Coronavirus

"Gufate" e insulti. Così la sinistra infanga l'ospedale dei record

Realizzato a Milano in 10 giorni, è pronto per ospitare 157 pazienti. Ma i dem rosicano

"Gufate" e insulti. Così la sinistra infanga l'ospedale dei record

Altri 104 posti consegnati. E ora avanti con i collaudi. Anche il secondo piano dell'ospedale in Fiera è stato terminato e a oggi sono 157 i posti-letto allestiti in totale. Presto si arriverà ai complessivi 208, assicurano i promotori. Voluto da Regione e Fondazione Fiera e inquadrato come un Padiglione del Policlinico, il centro è stato realizzato in 10 giorni effettivi per rispondere a esigenze diverse, attuali e in prospettiva, e non solo milanesi, come il governo ha riconosciuto. Eppure anche l'ospedale milanese è diventato oggetto di polemiche della sinistra, che vede pure in quest'opera un pretesto per screditare la Regione. Eppure tre giorni fa, in occasione del Centenario, anche il presidente Sergio Mattarella ha elogiato l'opera della Fiera in una lettera ai vertici dell'ente milanese.

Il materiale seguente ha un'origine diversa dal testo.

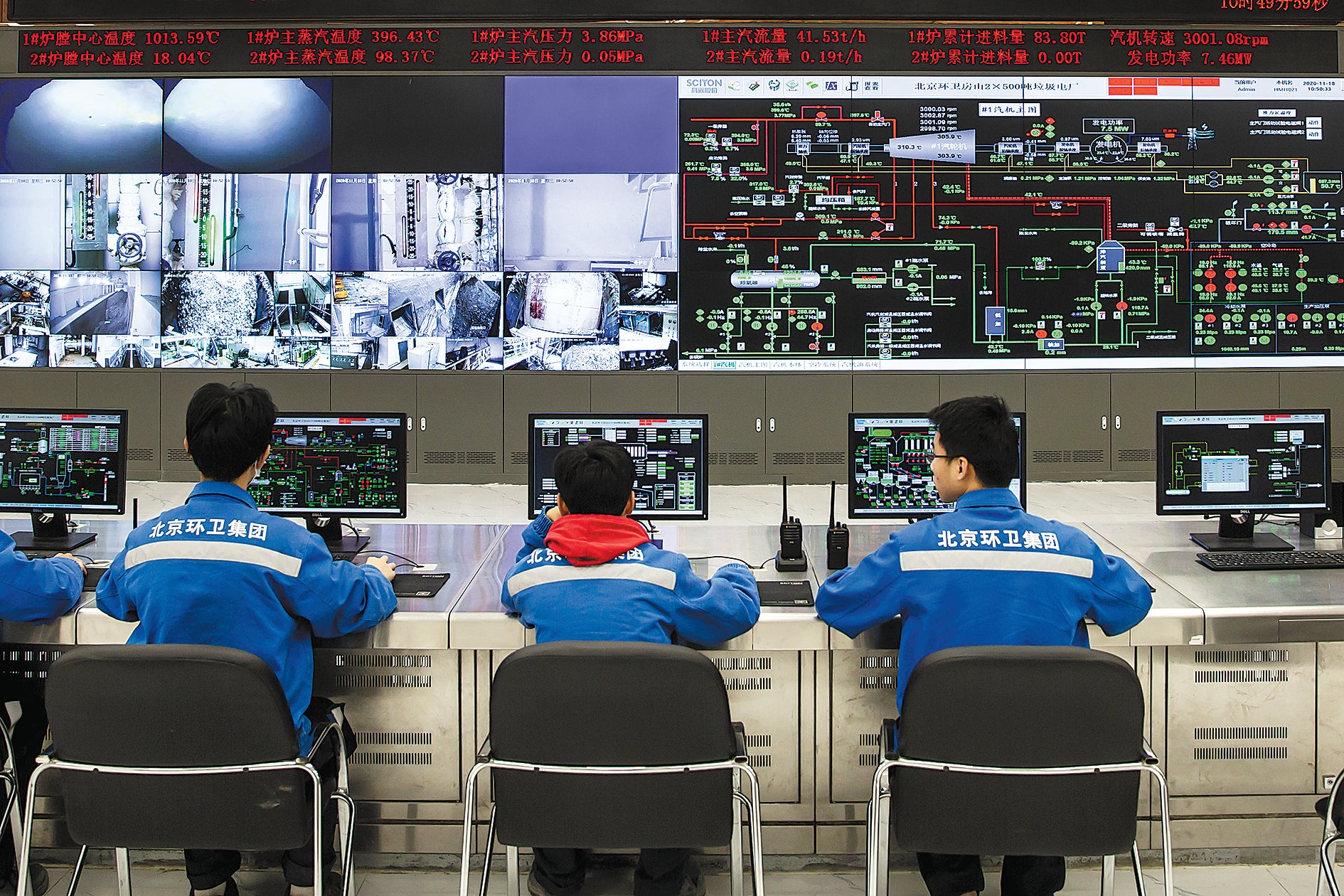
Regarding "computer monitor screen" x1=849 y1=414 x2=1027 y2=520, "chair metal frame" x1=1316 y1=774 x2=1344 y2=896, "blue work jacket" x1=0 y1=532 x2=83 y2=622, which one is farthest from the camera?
"computer monitor screen" x1=849 y1=414 x2=1027 y2=520

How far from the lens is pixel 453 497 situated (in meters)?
5.75

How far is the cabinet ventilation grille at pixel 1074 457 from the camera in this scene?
6.09 metres

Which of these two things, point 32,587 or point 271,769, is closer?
point 271,769

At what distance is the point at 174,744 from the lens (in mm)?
1566

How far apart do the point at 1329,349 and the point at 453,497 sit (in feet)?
16.8

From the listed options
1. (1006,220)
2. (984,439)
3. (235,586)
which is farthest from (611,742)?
(1006,220)

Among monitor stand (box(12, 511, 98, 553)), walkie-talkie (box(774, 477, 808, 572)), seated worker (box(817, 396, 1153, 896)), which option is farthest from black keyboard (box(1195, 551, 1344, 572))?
monitor stand (box(12, 511, 98, 553))

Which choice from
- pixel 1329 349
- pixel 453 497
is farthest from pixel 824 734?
pixel 1329 349

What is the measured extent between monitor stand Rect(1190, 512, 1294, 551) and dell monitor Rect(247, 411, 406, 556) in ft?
6.91

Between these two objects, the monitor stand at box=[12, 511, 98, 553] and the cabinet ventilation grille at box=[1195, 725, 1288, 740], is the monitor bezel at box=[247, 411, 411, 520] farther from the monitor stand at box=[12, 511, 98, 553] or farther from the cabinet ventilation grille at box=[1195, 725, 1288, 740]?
the cabinet ventilation grille at box=[1195, 725, 1288, 740]

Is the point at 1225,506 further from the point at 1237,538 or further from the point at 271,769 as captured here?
the point at 271,769

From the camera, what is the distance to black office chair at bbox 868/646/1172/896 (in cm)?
151

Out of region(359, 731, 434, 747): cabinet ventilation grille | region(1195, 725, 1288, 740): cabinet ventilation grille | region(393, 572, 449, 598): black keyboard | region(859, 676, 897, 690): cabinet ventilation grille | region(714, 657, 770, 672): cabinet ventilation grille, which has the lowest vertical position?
region(359, 731, 434, 747): cabinet ventilation grille

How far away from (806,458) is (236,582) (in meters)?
4.56
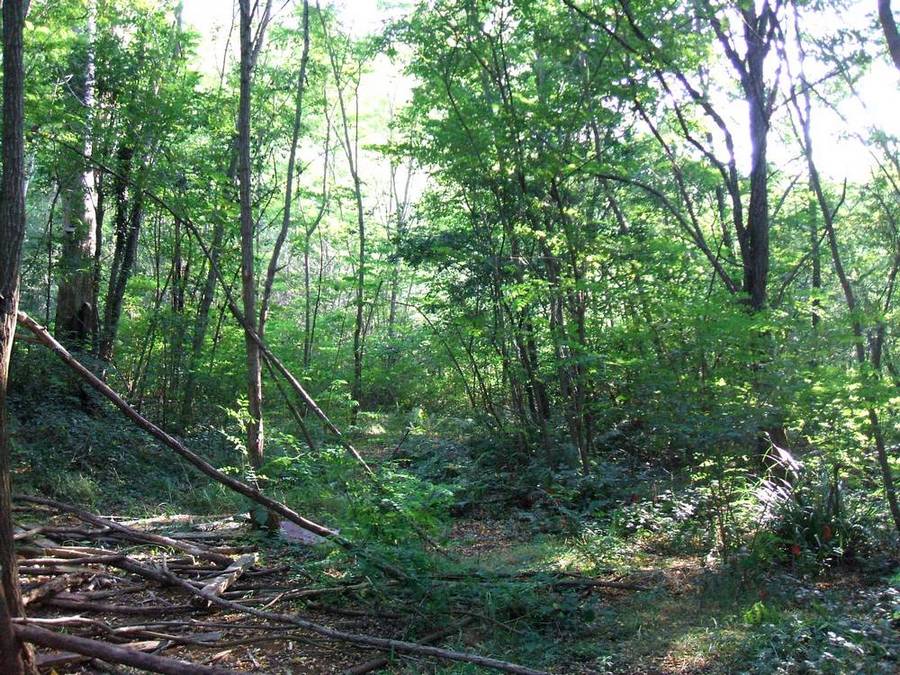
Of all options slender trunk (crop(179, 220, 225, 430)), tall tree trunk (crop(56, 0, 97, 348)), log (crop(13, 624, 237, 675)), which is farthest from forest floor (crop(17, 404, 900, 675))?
tall tree trunk (crop(56, 0, 97, 348))

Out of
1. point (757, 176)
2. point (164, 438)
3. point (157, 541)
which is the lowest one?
point (157, 541)

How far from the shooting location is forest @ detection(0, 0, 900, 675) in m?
4.77

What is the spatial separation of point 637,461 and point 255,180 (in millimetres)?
9521

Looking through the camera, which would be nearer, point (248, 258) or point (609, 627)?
point (609, 627)

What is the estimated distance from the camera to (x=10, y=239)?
139 inches

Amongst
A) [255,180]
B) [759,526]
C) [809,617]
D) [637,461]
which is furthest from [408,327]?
[809,617]

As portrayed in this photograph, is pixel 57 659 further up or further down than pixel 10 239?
further down

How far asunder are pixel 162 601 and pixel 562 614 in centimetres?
305

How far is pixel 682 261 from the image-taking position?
10.2 meters

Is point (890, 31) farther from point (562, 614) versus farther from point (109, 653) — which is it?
point (109, 653)

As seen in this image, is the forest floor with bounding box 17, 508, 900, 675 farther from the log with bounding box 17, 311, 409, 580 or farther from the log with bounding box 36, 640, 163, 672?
the log with bounding box 17, 311, 409, 580

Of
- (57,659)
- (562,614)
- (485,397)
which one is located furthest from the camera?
(485,397)

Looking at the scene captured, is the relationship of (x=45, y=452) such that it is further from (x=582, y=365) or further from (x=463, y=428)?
(x=582, y=365)

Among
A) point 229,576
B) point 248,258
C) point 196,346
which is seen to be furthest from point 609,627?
point 196,346
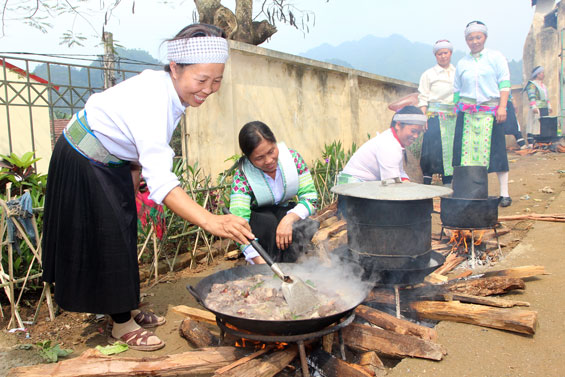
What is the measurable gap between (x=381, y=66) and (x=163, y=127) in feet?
643

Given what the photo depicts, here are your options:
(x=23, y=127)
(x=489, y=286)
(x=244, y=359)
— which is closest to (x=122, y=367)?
(x=244, y=359)

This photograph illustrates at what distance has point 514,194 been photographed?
7.70m

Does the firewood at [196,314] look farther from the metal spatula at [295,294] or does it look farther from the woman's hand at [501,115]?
the woman's hand at [501,115]

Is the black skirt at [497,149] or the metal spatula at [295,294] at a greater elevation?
the black skirt at [497,149]

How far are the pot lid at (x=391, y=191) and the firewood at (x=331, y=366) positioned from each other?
1140mm

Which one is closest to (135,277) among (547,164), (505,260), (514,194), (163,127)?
(163,127)

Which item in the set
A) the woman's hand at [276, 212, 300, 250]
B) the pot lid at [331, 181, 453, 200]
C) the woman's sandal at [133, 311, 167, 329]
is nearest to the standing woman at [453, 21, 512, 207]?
the pot lid at [331, 181, 453, 200]

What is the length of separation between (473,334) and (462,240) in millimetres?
2277

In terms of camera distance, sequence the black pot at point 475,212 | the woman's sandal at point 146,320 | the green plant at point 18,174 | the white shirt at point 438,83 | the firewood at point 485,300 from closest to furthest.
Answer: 1. the firewood at point 485,300
2. the woman's sandal at point 146,320
3. the green plant at point 18,174
4. the black pot at point 475,212
5. the white shirt at point 438,83

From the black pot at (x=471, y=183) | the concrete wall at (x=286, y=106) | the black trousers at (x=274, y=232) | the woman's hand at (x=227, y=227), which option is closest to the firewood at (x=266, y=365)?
the woman's hand at (x=227, y=227)

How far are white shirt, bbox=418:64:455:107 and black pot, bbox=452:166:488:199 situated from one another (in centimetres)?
334

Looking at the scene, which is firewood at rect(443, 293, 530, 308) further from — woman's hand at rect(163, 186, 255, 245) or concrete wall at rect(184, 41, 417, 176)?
concrete wall at rect(184, 41, 417, 176)

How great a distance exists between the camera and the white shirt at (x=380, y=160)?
14.8 feet

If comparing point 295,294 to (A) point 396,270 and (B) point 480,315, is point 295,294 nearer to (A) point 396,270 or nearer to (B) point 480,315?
(A) point 396,270
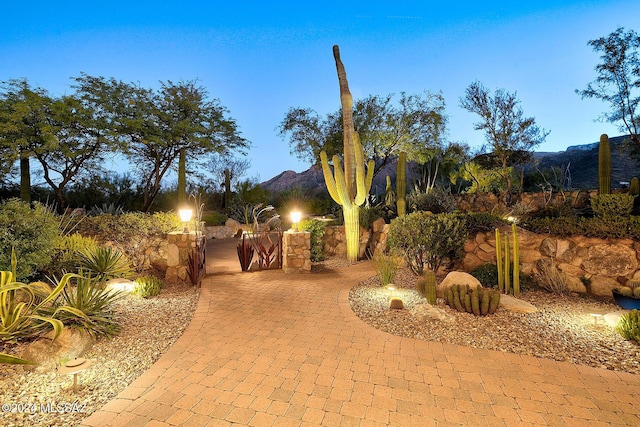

Attualmente il centro ospita 10 pazienti, 4 uomini e 6 donne. Il giorno in cui il progetto è stato presentato, il 19 marzo, è stato fra i più drammatici. Nelle 24 ore precedenti si erano registrati 319 decessi e il governatore Attilio Fontana aveva pronunciato un appello più accorato del solito: «State a casa o non potremo più curarvi». Nella notte precedente un volo aveva trasferito a Bari due pazienti di Bergamo. Uno dei due purtroppo era deceduto nonostante le manovre dei rianimatori sulla pista di atterraggio. La Regione aveva già messo mano a tutti gli sforzi per raddoppiare i posti della terapia intensiva, passati da 724 a 1.500. In quella fase si temeva che una ondata di contagi avrebbe potuto investire Milano, con esiti impensabili. E anche ora la città non ha del tutto scongiurato il rischio di una grave diffusione del virus. Gli attuali vertici della Protezione civile avevano dichiarato che per allestire un ospedale sarebbe servito un mese. Ebbene, dieci giorni dopo quel progetto era realtà. Il balletto della sinistra era già iniziato e non si è fermato il 31 marzo, giorno della conferenza stampa in Fiera. Il Pd Lombardia lo ha definito «uno show» «in pompa magna», «un vero e proprio assembramento», qualcuno sui giornali vide l'inaugurazione «di un focolaio» vista la presenza di giornalisti e operatori (peraltro distanziati e controllati coi termometri). Il Manifesto è arrivato a scrivere «nessuna traccia dell'hub annunciato da Fontana». Il Pd, dovendo criticare ogni giorno la Regione, ha finito per oscillare, dicendo tutto e il suo contrario. Prima qualcuno nel gruppo dem ha sostenuto l'ipotesi Legnano, seguendo un sindacato che voleva riaprire un vecchio ospedale del Milanese. Il capogruppo Fabio Pizzul ha liquidato la cosa come «un progetto settoriale». L'eurodeputato Pierfrancesco Majorino prima ha spiegato che non c'era «altro tempo da aspettare per l'ospedale in Fiera», poi ha profetizzato che avrebbe richiesto «tempi più lunghi» e ha sentenziato che «la partita si vince fuori dagli ospedali», infine lo ha definito «un piccolo passo ma significativo» e ieri ha rilanciato l'intervento di un comunicatore che ha parlato di tre pazienti riaprendo la bagarre. E anche le Sardine sono tornate a galla per contestare l'ospedale e chiedere addirittura le dimissioni di Fontana.

Qualcuno sembra considerare negativo il fatto che i pazienti siano meno del previsto. In realtà l'ospedale risponde a una logica che l'assessore Giulio Gallera ha ricondotto al «modello israeliano». Realizzare in ogni provincia interi reparti o ospedali «pronti e attivati per le emergenze»: «Tutti dicono che le pandemie arrivano a ondate varie e qualcuno dice a ottobre potrebbe essercene un'altra». Anche gli esperti del Policlinico prevedono che dovremo fare i conti con ondate: una potrebbe verificarsi in autunno ma un nuovo aumento dei contagi potrebbe registrarsi anche prima, quando il «lockdown» sarà allentato.

E intanto gli altri ospedali dovranno per forza tornare alla normalità, con sale operatorie, spazi e reparti riconvertiti alla loro destinazione fisiologica e originaria.